Mandy Welton, Liberty lower school art teacher, saw all of her students’ artwork displayed at Abilene’s The Grace Museum, just one floor away from the artwork she displayed when she was a college student at Abilene’s Hardin-Simmons University.
Liberty Christian students placing at the festival included Halle Duininck, first place; Tylor and Taylor Henderson, who both tied for second place; and Cassie Scrivner, third place.
Welton’s private art school student, now second-grader Molly Monschke, also won first.
Liberty Christian seniors bond at retreat
Liberty Christian seniors began the year with a memorable student retreat in Lueders, just outside Abilene.
“My boys could not stop talking about the trip and how impactful it was,” said Liberty parent Gary Hartzler. “My family has had continuous spiritual conversations since they returned.”
Seniors were led by Liberty’s youth pastors, Chris Searcy and Kate Davis.
Students departed for the trip after the football scrimmage on Aug. 23 and returned Aug. 25, right before school started.
The trip, which was free for the students, included paintball, swimming, and sports tournaments.
The class even filmed a music video.
Most importantly, the trip included group gatherings, when students spent time thinking about and planning a successful senior year, and worship times, when students listened to inspirational messages, prayed and worshipped together, and grew closer to the Lord.
NATIONAL MERIT SCHOLARSHIPCORPORATION
Merit scholarship semifinalists named
Nearly 50 area students are among the 16,000 semifinalists recently named for the 58th annual National Merit Scholarship program.

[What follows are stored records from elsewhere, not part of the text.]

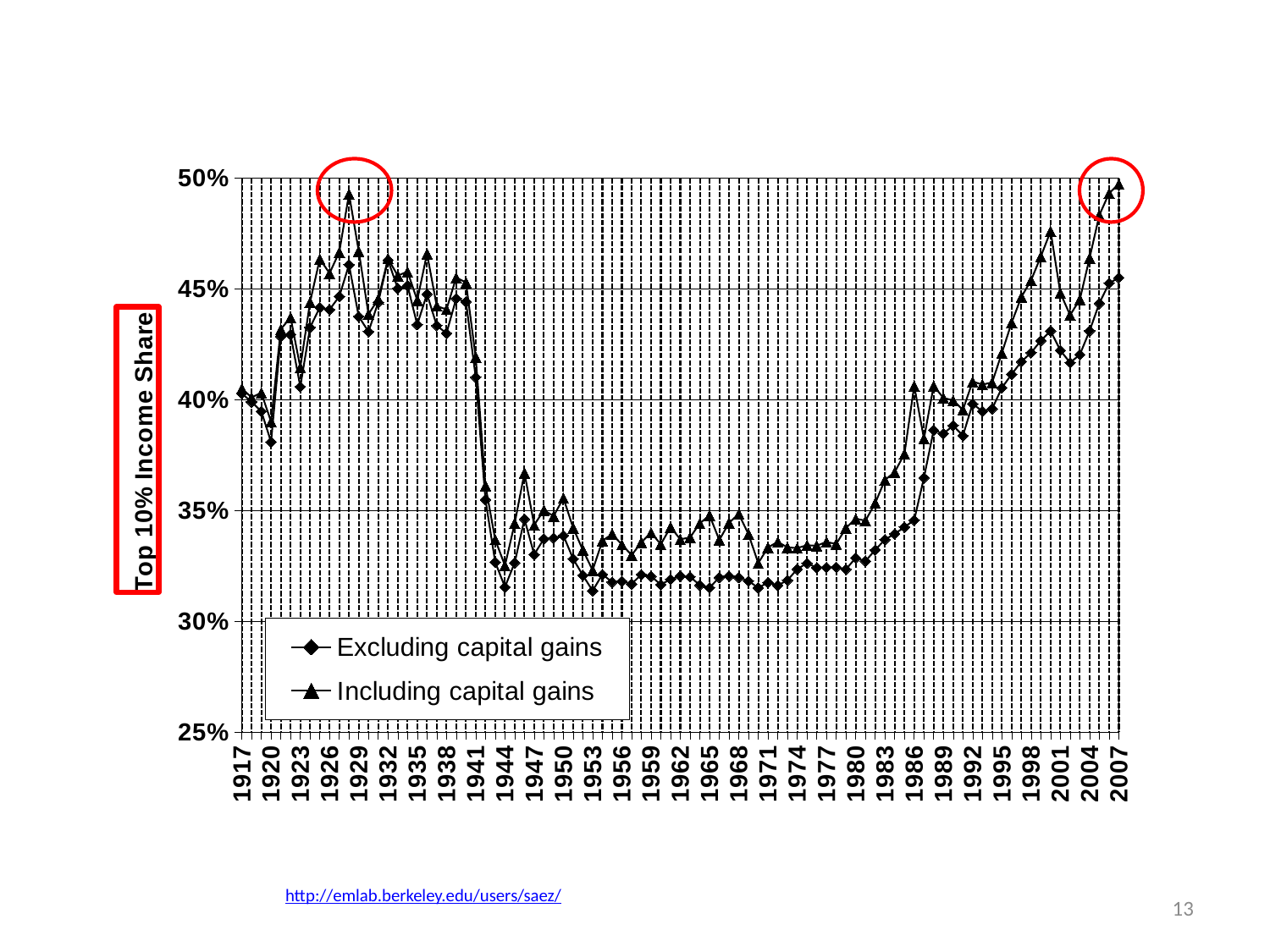
What is the title of the vertical axis? Top 10% Income Share Is the value for Excluding capital gains in 1944 greater or less than 35%? less Is the value for Excluding capital gains in 1971 greater or less than 35%? less In 1986, which series has the higher value, Excluding capital gains or Including capital gains? Including capital gains What are the two series named in the legend? Excluding capital gains; Including capital gains Is the value for Including capital gains in 2007 greater or less than 45%? greater What kind of chart is shown on the slide? line chart How many series does the legend list? 2 Between 1941 and 1944, does the Including capital gains series rise or fall? fall Between 1983 and 2007, does the Excluding capital gains series generally rise or fall? rise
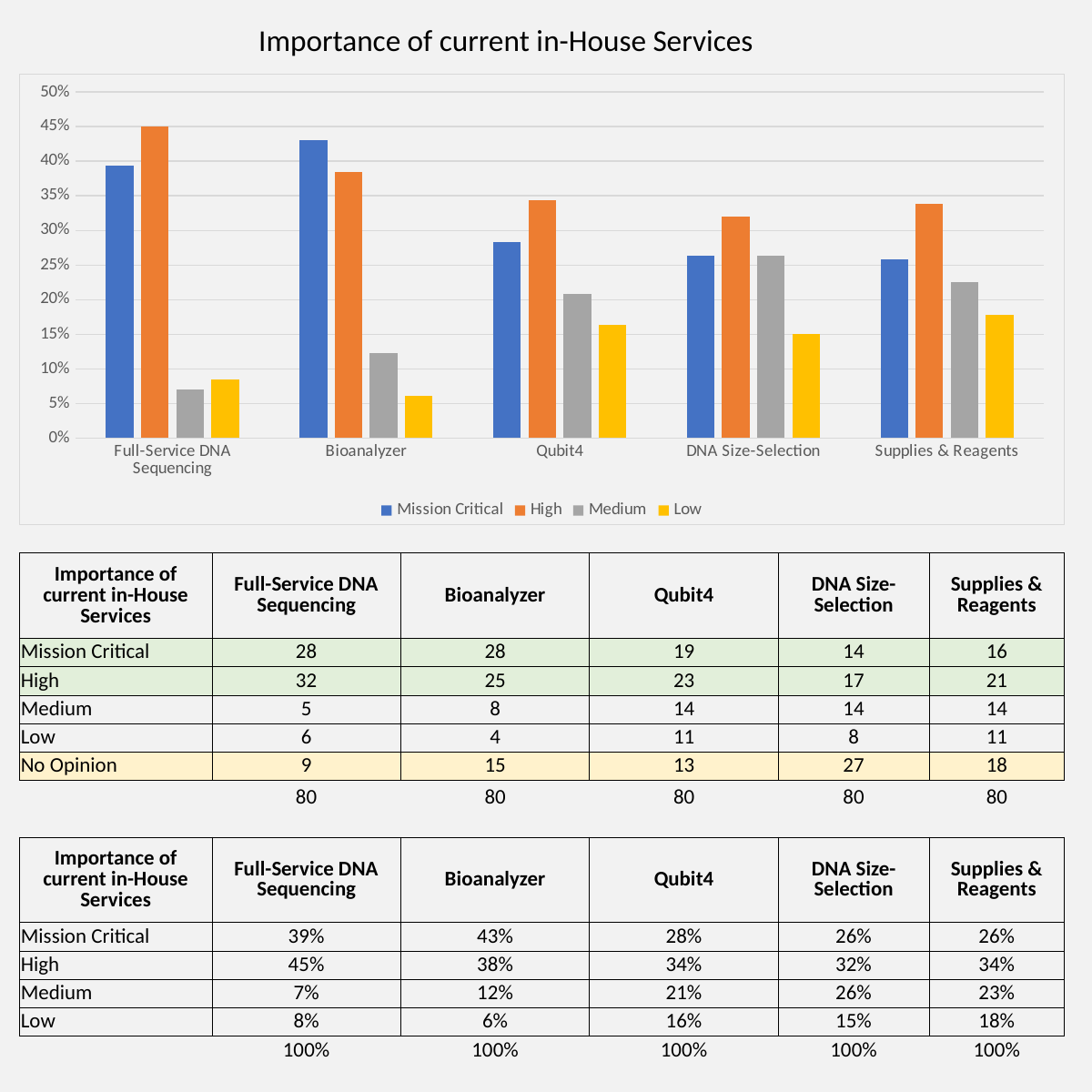
Which service has the lowest Low bar? Bioanalyzer How many series does the chart legend list? 4 Is the Medium value for Full-Service DNA Sequencing greater or less than 10%? less What colour represents the Low series in the chart? yellow Which service has the highest Medium bar? DNA Size-Selection For Full-Service DNA Sequencing, which is larger: High or Mission Critical? High Which service has the highest Mission Critical bar? Bioanalyzer What kind of chart is shown on the slide? bar chart For Bioanalyzer, which is larger: Mission Critical or High? Mission Critical What is the Mission Critical value for Bioanalyzer? 43% How many service categories are shown along the x axis of the chart? 5 Is the High value for Qubit4 greater or less than 30%? greater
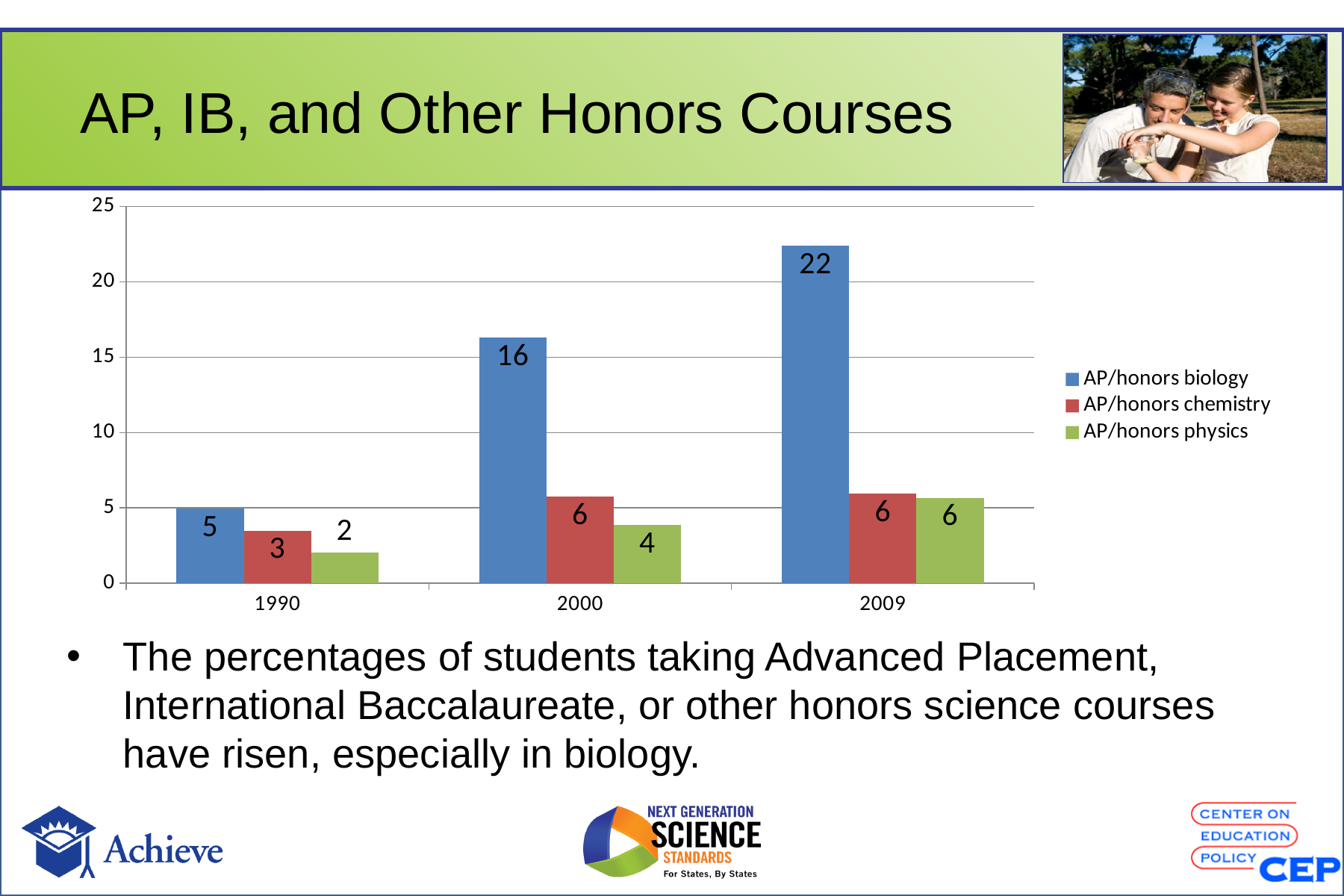
What is the value for AP/honors physics in 1990? 2 How many years are shown on the x axis? 3 What is the value for AP/honors chemistry in 2000? 6 In which year is the AP/honors physics value lowest? 1990 How many series does the legend list? 3 What is the difference between the AP/honors biology values for 2009 and 1990? 17 What is the value for AP/honors biology in 2009? 22 Which is larger in 2000: AP/honors chemistry or AP/honors physics? AP/honors chemistry What kind of chart is shown on the slide? bar chart Does the AP/honors biology value rise or fall from 1990 to 2009? rise In which year is the AP/honors biology value highest? 2009 Is the value for AP/honors biology in 2000 greater or less than 15? greater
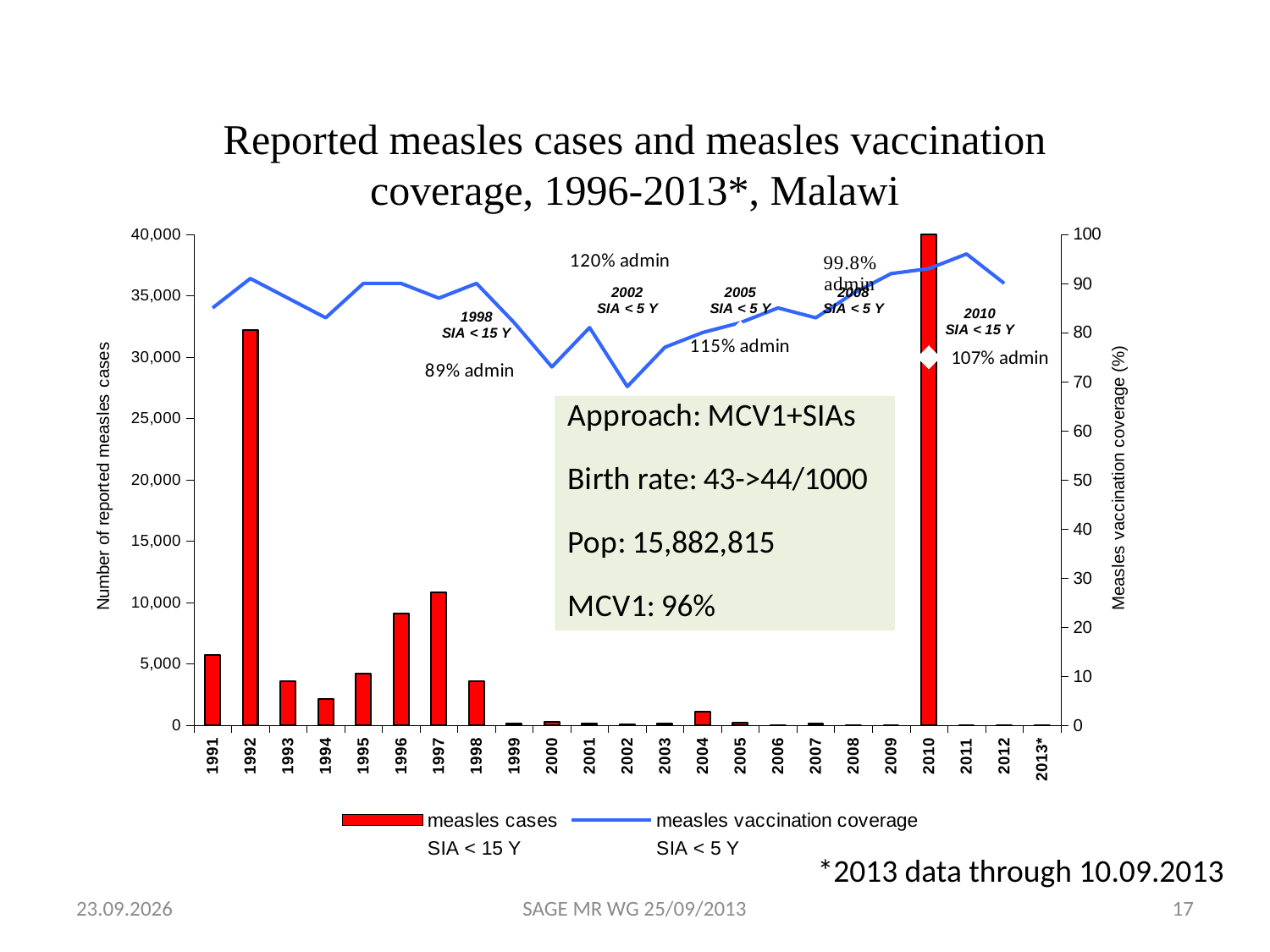
Which year has the highest bar for measles cases? 2010 What kind of chart is shown on the slide? A combined bar and line chart What is the label of the right-hand vertical axis? Measles vaccination coverage (%) How many years are shown along the x axis of the chart? 23 Is the number of measles cases in 1992 greater or less than 30,000? greater How many series does the chart legend list? 4 Which year had more measles cases, 1996 or 1997? 1997 Is the measles vaccination coverage in 2002 greater or less than 80%? less Which year had more measles cases, 1991 or 1995? 1991 Is the number of measles cases in 1997 greater or less than 10,000? greater In which year is the measles vaccination coverage line at its lowest? 2002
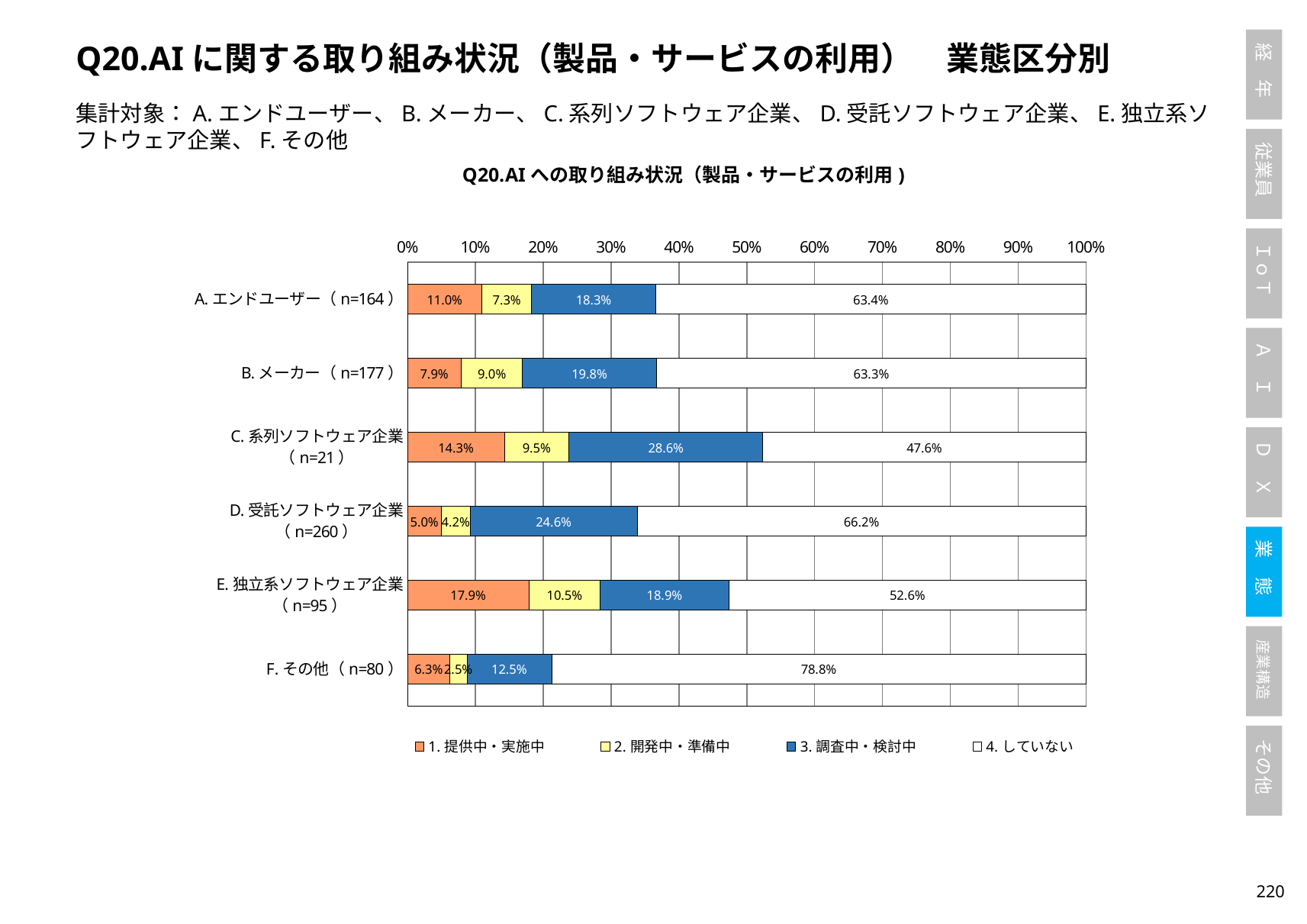
What is the value of "2. 開発中・準備中" for "D. 受託ソフトウェア企業"? 4.2% How many categories (business types) are plotted on the chart? 6 Which category has the lowest value for "1. 提供中・実施中"? D. 受託ソフトウェア企業 What is the value of "1. 提供中・実施中" for "E. 独立系ソフトウェア企業"? 17.9% Which category has the highest value for "4. していない"? F. その他 What is the value of "3. 調査中・検討中" for "C. 系列ソフトウェア企業"? 28.6% Which is larger: the "1. 提供中・実施中" value for "A. エンドユーザー" or for "B. メーカー"? A. エンドユーザー What type of chart is shown on the slide? Stacked bar chart How many series does the legend list? 4 What is the value of "4. していない" for "F. その他"? 78.8% What is the difference between the "3. 調査中・検討中" values for "D. 受託ソフトウェア企業" and "F. その他"? 12.1% What is the sample size (n) shown for "B. メーカー"? 177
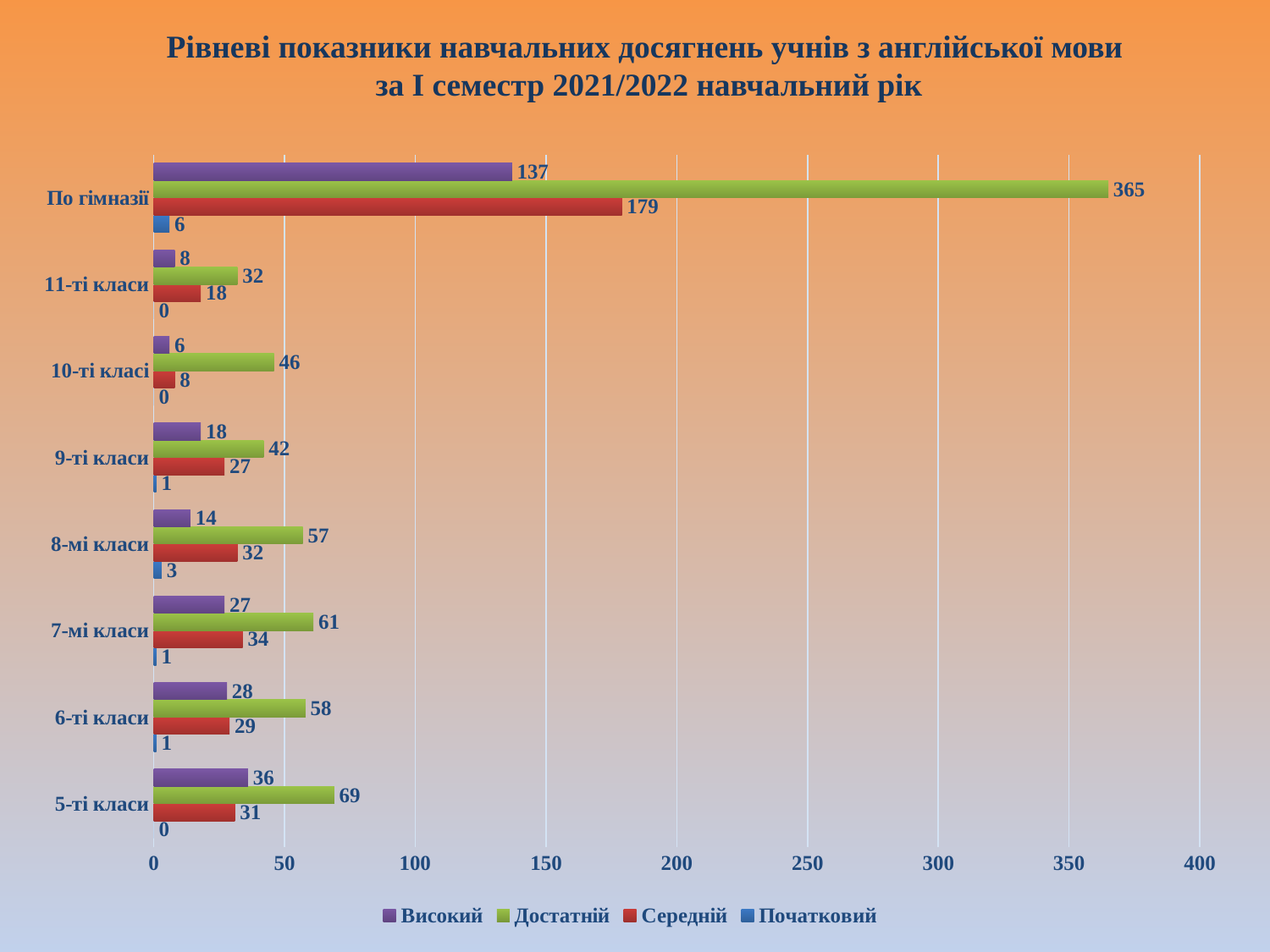
Which is larger for 6-ті класи: Високий or Середній? Середній What is the difference between the Достатній and Середній values for По гімназії? 186 Among the class groups (excluding По гімназії), which category has the lowest Високий value? 10-ті класі What is the value of Високий for 5-ті класи? 36 What is the value of Середній for 7-мі класи? 34 What is the value of Початковий for 8-мі класи? 3 Which colour represents the Середній series? Red Among the class groups (excluding По гімназії), which category has the highest Достатній value? 5-ті класи What is the value of Достатній for По гімназії? 365 How many series does the legend list? 4 How many categories are shown on the vertical axis? 8 What type of chart is shown on the slide? Bar chart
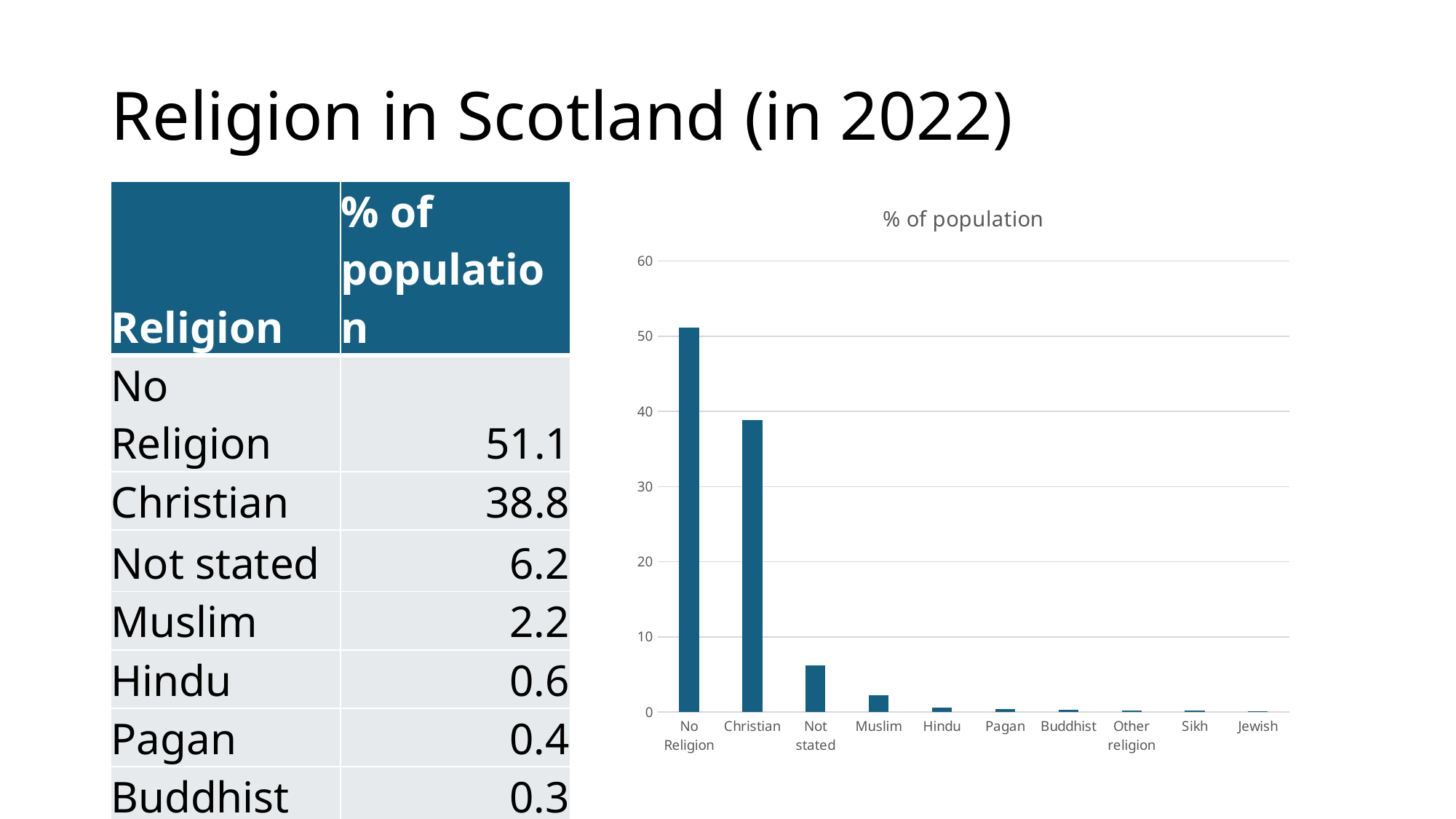
Which category has the highest bar in the chart? No Religion Is the value for Christian greater or less than 40? less Is the value for No Religion greater or less than 50? greater What is the difference in % of population between No Religion and Christian? 12.3 Which is larger, the value for Not stated or the value for Muslim? Not stated What is the title of the chart? % of population How many religion categories are plotted on the chart's x axis? 10 What is the % of population for Christian? 38.8 What is the % of population for Not stated? 6.2 What is the % of population for No Religion? 51.1 What kind of chart is shown on the slide? bar chart What is the % of population for Muslim? 2.2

The high school seniors have an opportunity to compete for some 8,300 scholarships totaling $32 million to be distributed next April and through July.
To advance and become a finalists, semifinalists must submit a detailed application with information about their academic record, school and community service, leadership abilities and awards.
Semifinalists must also submit a letter of recommendation, an essay and earn scores on the SAT that confirm their performance on a previous PSAT exam.
Area students named semifinalists include:
• Argyle High School: Davis W. Coghlan
• Liberty Christian School: Emily E. Edwards
• Ryan High School: Iris E. Hill and Sarah K. Miles
• Texas Academy of Mathematics and Science: Dylan R. Airey, Maria G. Bueno, Kevin Chang, Alex B. Chen, Ethan Chen, Howei L. Chen, Kevin Chen, Alexander K. Cheng, Tina M. Chu, Akshar Dash, Sawyer D. Foyle, Alvin Z. Gao, Ari Gao, Aisha Gillan, Lynn X. Guan, David Z. Hao, Jianing Jenny He, Samuel Holderman, Daniel Huang, Emily Y. Huang, Jeremy K. Huang, William Huang, Janice Jiang, Karen Kashyap, Nihal R. Koduri, Yifei J. Li, Alice Liu, Yashwanth Makkapati, Warren K. Mo, George Qi, Emily Tan, Amy L. Tian, Wendy Tong, Sally A. Tran, Larry A. Xiao, Helen Xiong, Chenyao Yu, Faith J. Yu, Christine L. Yuan, Hekai Yue, Feimei Zeng and Allen R. Zhao;
• Homeschool: Emily K. Crouse of Ponder.